Le Parti africain pour l’indépendance de la Guinée et du Cap-Vert (PAIGC) a perdu sa majorité parlementaire au profit de l’alliance du président élu Umaro Sissoco Embaló, qui remporte ainsi une nouvelle bataille.
Les débats auront duré un peu plus de six heures au sein du « Palácio Colinas de Boé » qui abrite l’Assemblée nationale populaire. Ce mardi 30 juin autour de 4 heures du matin, les parlementaires bissau-guinéens ont offert une victoire quasi sans-appel au camp du nouveau président Umaro Sissoco Embaló, vainqueur du second tour de l’élection présidentielle de décembre 2019 sous la bannière du Madem G-15 face à Domingos Simões Pereira.
À l’issue d’une séance boycottée par le PAIGC, majoritaire à l’Assemblée depuis les législatives de mars 2019 (54 sièges sur 102), le candidat du Madem et ses alliés ont ravi la majorité parlementaire au parti de Domingos Simões Pereira, dit DSP. Cette redistribution a abouti à la validation du programme de Nuno Gomes Nabiam (APU), nommé Premier ministre en février, par 55 voix contre une.
« Instauration de la terreur »
Le vote, porté par la coalition du chef de l’État (Madem G-15, APU et PRS) a été appuyé par cinq parlementaires du PAIGC. Si certains d’entre eux revendiquent un vote visant à faire sauter les blocages politiques, le PAIGC dénonce de son côté les manœuvres du président Embaló.
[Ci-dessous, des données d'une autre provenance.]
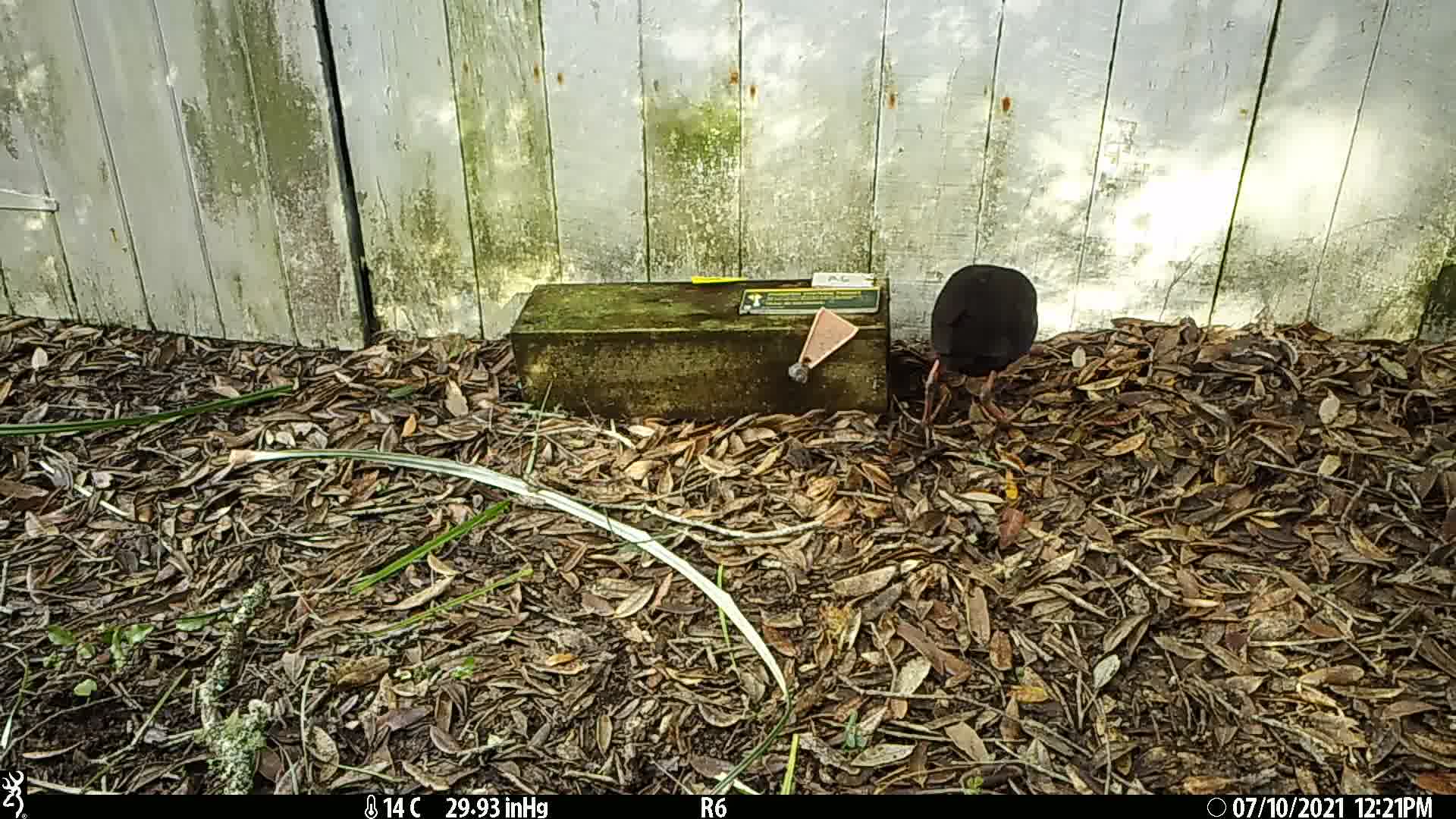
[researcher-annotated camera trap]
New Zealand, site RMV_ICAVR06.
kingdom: Animalia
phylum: Chordata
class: Aves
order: Gruiformes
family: Rallidae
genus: Porphyrio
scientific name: Porphyrio melanotus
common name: australasian swamphen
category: pukeko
Pukeko (australasian swamphen) (Porphyrio melanotus).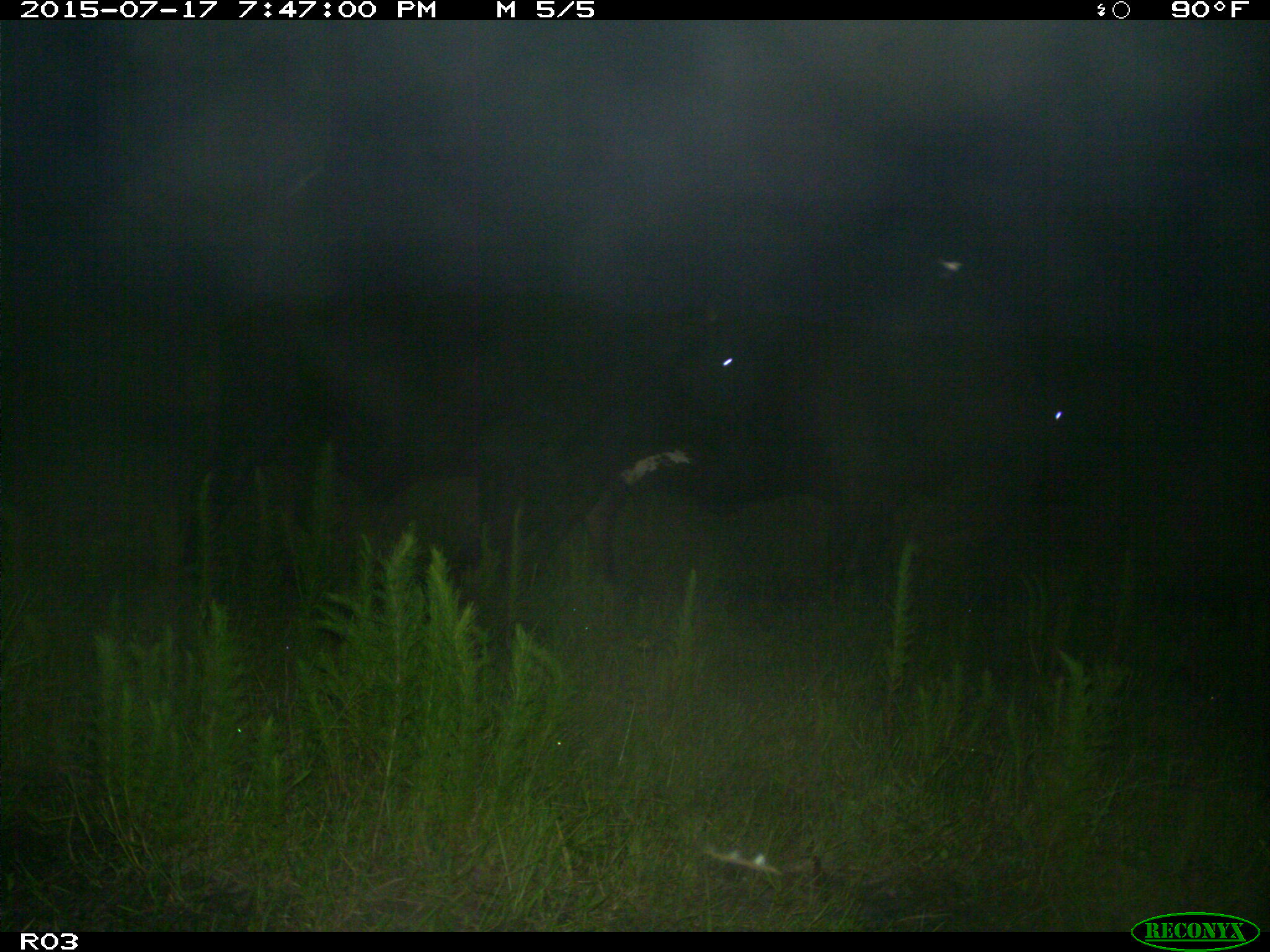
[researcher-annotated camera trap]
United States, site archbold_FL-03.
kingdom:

En conférence de presse quelques jours avant, le parti de Domingos Simões Pereira fustigeait « l’instauration de la terreur et de la barbarie contre le gouvernement démocratiquement élu » lors des législatives de 2019. « Un terrorisme d’État » ayant selon lui mené « à une série d’arrestations arbitraires » de militants et de cadres politiques et à de nombreuses pressions.
« SOUS FORTE PRESSION, CERTAINS DÉPUTÉS PAIGC ONT FINI PAR BASCULER »
« Embaló a utilisé l’ambiguïté des textes constitutionnels, l’appui des forces de sécurité et la menace judiciaire pour disperser le gouvernement à majorité PAIGC, imposant son pouvoir de facto » décrypte le chercheur au CNRS Vincent Foucher. Plusieurs responsables PAIGC sont partis à l’étranger ou réfugiés dans des ambassades internationales. Sous forte pression, certains députés PAIGC ont fini par basculer et donner ainsi une majorité à la coalition pro-Sissoco Embaló », ajoute ce spécialiste de la Guinée-Bissau.
Même obtenu sous la pression, cette étape était essentielle pour le camp Embaló, en raison du régime semi-présidentiel bissau-guinéen qui fait du Premier ministre l’homme fort du gouvernement. Lors de sa reconnaissance par la Cedeao, Umaro Sissoco Embaló avait d’ailleurs été sommé par l’instance régionale de nommer un gouvernement issu de la majorité parlementaire, comme le prévoit la Constitution.
Alliances précaires
De son côté, le PAIGC dénonce « un passage en force », mais ne s’avoue pas vaincu pour autant. Alors qu’il continue de contester les résultats de la présidentielle de décembre 2019, le PAIGC continue de travailler « pour sortir Bissau du chaos et du terrorisme d’État ».
Appuyé par les forces armées et désormais à la tête de l’exécutif et du législatif, le camp d’Umaro Sissoco Embaló et de Nuno Gomes Nabiam a désormais les coudées franches pour gouverner. Mais encore faut-il que leur alliance tienne.
La stabilité reste précaire dans ce pays rompus aux crises politiques et aux blocages institutionnels, où les coalitions ne durent jamais bien longtemps, à l’instar de celle qui unissait l’APU de Nabiam et le PAIGC après les dernières législatives. « On sait qu’en Guinée-Bissau, toutes les coalitions gouvernantes qui émergent sont susceptibles de se fragmenter tôt ou tard quand le partage des responsabilités et des ressources se précise et que certains alliés s’estiment mal récompensés », met en garde Vincent Foucher.